Part of a data file
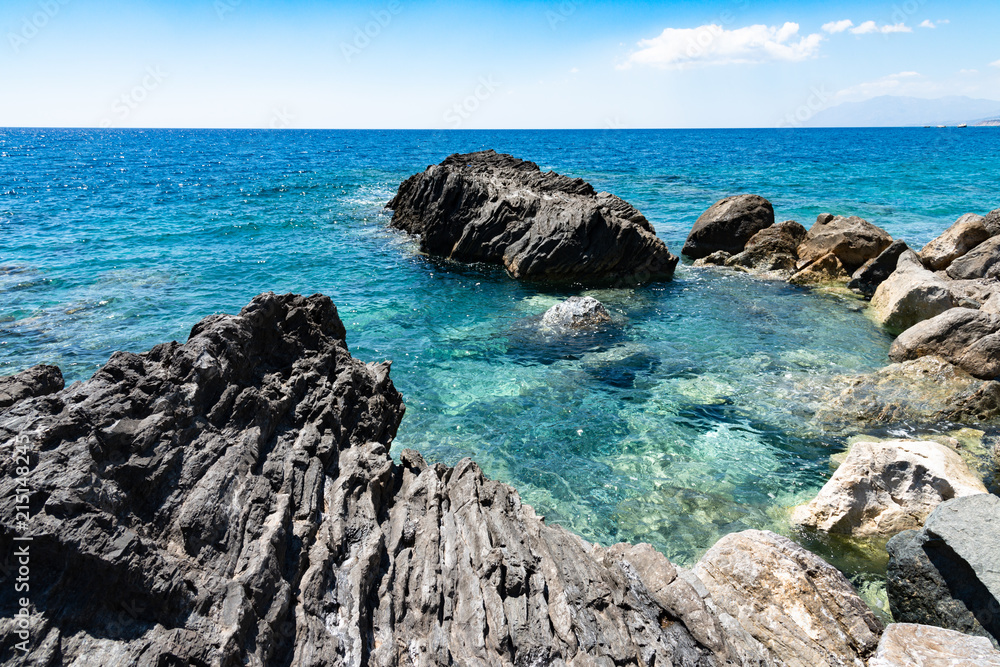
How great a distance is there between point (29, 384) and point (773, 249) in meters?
27.5

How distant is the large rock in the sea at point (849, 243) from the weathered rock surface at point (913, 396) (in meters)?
11.1

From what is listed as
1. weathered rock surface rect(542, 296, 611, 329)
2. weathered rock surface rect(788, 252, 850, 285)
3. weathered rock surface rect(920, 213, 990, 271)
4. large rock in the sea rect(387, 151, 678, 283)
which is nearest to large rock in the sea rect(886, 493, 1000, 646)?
weathered rock surface rect(542, 296, 611, 329)

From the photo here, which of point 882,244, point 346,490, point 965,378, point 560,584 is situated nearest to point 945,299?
point 965,378

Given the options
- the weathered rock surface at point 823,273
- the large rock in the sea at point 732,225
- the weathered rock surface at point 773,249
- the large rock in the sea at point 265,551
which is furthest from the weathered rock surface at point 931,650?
the large rock in the sea at point 732,225

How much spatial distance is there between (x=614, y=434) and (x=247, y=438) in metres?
8.49

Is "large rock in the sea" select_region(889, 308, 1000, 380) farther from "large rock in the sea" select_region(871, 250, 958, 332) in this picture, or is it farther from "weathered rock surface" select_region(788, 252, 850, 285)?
"weathered rock surface" select_region(788, 252, 850, 285)

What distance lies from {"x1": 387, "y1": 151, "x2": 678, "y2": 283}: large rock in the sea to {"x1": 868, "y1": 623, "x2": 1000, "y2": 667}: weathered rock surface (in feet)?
63.9

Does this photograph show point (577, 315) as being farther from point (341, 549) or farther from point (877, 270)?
point (341, 549)

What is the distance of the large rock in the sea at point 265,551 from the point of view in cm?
484

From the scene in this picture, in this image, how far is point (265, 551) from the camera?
5812mm

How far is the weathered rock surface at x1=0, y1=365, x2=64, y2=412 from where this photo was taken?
614cm

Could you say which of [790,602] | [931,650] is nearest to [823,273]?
[790,602]

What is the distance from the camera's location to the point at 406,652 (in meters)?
5.78

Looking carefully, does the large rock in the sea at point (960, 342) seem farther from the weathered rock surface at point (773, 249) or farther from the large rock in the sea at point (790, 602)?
the large rock in the sea at point (790, 602)
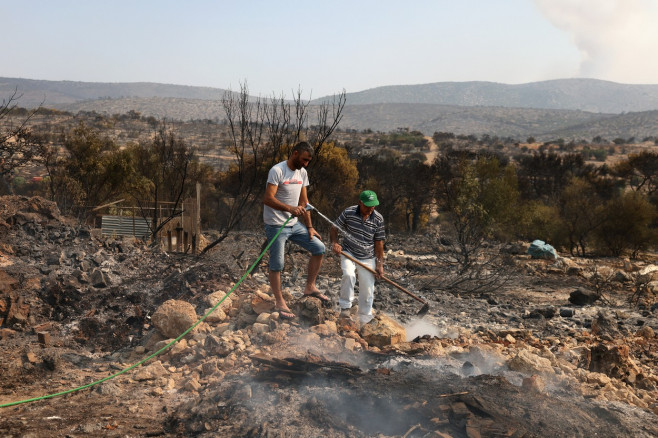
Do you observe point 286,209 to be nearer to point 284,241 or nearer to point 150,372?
point 284,241

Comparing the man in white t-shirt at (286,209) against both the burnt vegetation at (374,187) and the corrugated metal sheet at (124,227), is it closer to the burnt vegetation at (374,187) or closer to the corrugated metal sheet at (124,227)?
the burnt vegetation at (374,187)

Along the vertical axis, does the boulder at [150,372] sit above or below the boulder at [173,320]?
below

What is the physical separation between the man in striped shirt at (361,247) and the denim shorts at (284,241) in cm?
30

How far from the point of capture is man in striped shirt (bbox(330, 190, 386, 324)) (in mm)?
5797

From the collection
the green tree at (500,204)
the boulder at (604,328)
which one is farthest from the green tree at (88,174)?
the boulder at (604,328)

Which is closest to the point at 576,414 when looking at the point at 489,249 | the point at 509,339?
the point at 509,339

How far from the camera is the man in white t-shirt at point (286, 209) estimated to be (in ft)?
16.9

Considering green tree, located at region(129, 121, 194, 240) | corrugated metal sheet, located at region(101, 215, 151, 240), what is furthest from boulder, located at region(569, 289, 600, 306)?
green tree, located at region(129, 121, 194, 240)

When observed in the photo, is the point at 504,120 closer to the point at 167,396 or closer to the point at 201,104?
the point at 201,104

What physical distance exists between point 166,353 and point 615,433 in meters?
3.84

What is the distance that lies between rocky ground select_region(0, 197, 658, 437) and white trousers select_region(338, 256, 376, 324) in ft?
0.75

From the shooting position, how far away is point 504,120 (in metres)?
118

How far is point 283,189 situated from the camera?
17.2 ft

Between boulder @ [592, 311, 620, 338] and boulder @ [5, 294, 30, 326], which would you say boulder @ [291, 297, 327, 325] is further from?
boulder @ [592, 311, 620, 338]
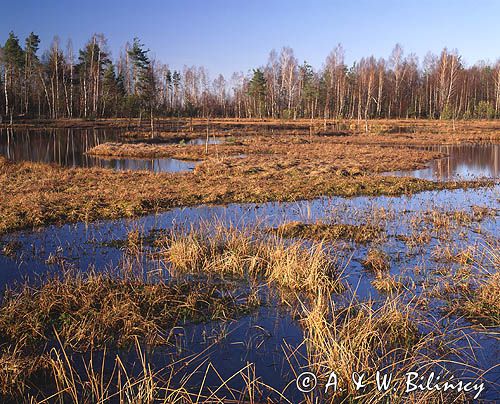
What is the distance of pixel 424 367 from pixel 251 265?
3.81 meters

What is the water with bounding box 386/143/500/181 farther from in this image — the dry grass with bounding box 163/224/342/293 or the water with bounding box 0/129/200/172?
the dry grass with bounding box 163/224/342/293

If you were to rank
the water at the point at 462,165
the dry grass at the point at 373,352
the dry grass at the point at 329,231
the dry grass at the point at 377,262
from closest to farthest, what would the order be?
the dry grass at the point at 373,352 < the dry grass at the point at 377,262 < the dry grass at the point at 329,231 < the water at the point at 462,165

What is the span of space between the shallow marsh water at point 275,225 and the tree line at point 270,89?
1798 inches

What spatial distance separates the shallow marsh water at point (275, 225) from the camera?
558 cm

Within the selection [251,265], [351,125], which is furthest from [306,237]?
[351,125]

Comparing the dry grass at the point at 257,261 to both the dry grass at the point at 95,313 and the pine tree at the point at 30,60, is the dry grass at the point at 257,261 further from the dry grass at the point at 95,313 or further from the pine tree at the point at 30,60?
the pine tree at the point at 30,60

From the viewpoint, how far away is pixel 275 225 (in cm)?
1188

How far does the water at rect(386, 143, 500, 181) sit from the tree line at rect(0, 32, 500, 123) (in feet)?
80.5

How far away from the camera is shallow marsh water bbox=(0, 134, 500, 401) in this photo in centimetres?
558

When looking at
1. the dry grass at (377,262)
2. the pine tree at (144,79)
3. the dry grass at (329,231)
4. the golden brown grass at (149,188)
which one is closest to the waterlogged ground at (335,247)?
the dry grass at (377,262)

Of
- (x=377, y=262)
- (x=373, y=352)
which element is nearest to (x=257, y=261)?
(x=377, y=262)

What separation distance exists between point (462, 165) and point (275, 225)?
18.9 metres

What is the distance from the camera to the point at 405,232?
11273mm

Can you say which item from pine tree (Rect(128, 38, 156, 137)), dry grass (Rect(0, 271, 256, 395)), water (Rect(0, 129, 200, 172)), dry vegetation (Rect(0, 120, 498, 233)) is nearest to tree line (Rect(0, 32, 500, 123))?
pine tree (Rect(128, 38, 156, 137))
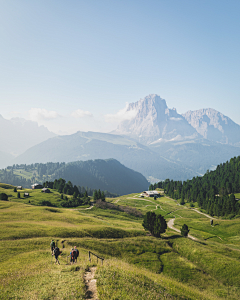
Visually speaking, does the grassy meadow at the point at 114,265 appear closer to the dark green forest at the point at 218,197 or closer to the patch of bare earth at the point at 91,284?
the patch of bare earth at the point at 91,284

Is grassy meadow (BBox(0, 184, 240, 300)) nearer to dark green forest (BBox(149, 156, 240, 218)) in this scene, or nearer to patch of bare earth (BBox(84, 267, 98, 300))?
patch of bare earth (BBox(84, 267, 98, 300))

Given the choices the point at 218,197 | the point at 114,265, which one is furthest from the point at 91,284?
the point at 218,197

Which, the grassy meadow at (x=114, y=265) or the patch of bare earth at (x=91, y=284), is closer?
the patch of bare earth at (x=91, y=284)

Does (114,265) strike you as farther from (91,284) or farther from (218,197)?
(218,197)

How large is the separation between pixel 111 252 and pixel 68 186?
153 m

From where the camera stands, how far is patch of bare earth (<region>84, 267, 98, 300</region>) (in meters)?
16.9

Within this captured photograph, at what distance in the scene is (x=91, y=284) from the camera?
62.3 ft

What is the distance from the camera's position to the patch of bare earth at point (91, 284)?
666 inches

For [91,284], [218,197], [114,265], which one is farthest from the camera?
[218,197]

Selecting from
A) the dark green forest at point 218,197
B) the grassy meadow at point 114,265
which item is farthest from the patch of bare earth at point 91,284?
the dark green forest at point 218,197

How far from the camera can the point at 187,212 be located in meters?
138

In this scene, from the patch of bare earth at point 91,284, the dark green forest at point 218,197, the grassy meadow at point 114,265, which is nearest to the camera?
the patch of bare earth at point 91,284

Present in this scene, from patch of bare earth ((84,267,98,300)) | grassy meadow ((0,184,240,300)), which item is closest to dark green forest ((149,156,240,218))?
grassy meadow ((0,184,240,300))

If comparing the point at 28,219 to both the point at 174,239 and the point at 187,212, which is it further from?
the point at 187,212
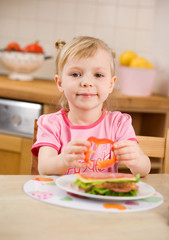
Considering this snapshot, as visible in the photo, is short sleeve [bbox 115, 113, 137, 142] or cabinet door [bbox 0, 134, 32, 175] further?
cabinet door [bbox 0, 134, 32, 175]

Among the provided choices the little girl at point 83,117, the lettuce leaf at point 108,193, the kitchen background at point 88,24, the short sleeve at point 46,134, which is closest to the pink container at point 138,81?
the kitchen background at point 88,24

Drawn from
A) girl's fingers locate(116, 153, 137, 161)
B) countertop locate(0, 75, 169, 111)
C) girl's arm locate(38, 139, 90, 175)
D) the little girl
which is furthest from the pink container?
girl's fingers locate(116, 153, 137, 161)

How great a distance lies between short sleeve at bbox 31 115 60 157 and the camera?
1.33m

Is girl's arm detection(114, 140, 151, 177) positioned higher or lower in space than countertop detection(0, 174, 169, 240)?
higher

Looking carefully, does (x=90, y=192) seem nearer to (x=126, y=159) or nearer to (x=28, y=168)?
(x=126, y=159)

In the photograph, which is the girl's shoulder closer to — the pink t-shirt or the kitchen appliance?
the pink t-shirt

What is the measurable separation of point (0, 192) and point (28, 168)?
1426 millimetres

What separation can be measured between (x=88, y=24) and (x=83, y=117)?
1.71 m

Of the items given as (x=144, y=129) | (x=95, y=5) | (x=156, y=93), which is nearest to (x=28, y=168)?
(x=144, y=129)

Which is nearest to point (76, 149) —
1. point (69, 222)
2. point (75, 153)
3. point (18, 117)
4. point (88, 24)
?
point (75, 153)

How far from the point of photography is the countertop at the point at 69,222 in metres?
0.77

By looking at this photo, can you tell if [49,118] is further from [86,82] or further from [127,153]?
[127,153]

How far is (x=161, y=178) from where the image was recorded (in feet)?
4.10

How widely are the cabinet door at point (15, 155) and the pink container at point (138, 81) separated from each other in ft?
2.13
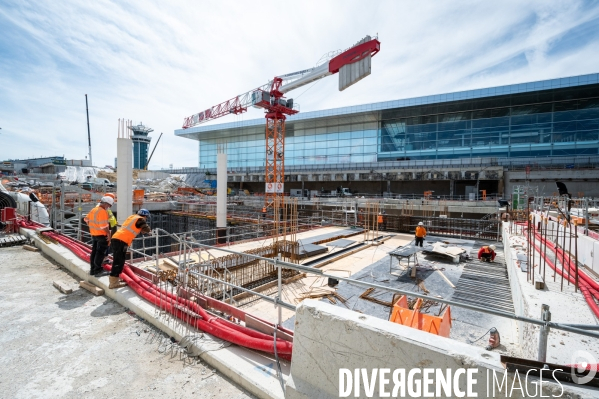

Task instructions →
How many lines in the material above contain the string "farthest"? Give only the number.

Written reply →
4